## ЗАДАНИЕ
Оформите нумерованным списком записи от строки с «this 640×479 image.» до строки с «rusty metal surface [0, 27, 211, 47]» включительно, пустые строки не включайте.

## РАБОЧИЕ ДАННЫЕ
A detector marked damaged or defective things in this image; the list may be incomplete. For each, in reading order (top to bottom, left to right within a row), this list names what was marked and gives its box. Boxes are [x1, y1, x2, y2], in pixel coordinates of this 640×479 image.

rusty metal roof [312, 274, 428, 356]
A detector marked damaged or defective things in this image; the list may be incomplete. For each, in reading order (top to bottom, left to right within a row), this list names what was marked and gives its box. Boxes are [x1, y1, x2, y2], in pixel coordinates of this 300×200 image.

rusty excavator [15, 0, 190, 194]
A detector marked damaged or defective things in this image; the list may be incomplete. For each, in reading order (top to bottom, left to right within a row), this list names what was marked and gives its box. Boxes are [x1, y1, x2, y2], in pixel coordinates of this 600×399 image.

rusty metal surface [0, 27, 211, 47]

* * *

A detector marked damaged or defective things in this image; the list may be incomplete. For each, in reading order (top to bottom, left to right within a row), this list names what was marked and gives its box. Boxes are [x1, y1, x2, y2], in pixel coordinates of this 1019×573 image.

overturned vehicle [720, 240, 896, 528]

* * *

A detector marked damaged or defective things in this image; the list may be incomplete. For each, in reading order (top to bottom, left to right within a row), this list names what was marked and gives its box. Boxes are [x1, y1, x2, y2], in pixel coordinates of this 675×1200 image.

## РЕЗУЛЬТАТ
1. A detector marked damaged or defective things in this image; the list may be incomplete. For each, in reading order (top to bottom, left to right within a row), this list names what was marked and gives its box. Boxes are [x1, y1, x2, y2], in pixel coordinates of this 640×479 image.
2. rusty metal roof [312, 274, 428, 356]
3. A detector marked damaged or defective things in this image; the list may be incomplete. For each, in reading order (top to bottom, left to right within a row), this list names what was marked and gives its box. Boxes are [x1, y1, x2, y2], in pixel coordinates of this 300×200 image.
4. rusty excavator [15, 0, 190, 194]
5. A detector marked damaged or defective things in this image; the list may be incomplete. For each, in reading order (top to bottom, left to right within a row), this list names what was marked and gives its box. Boxes are [x1, y1, x2, y2], in pixel coordinates of this 600×399 image.
6. rusty metal surface [0, 27, 211, 47]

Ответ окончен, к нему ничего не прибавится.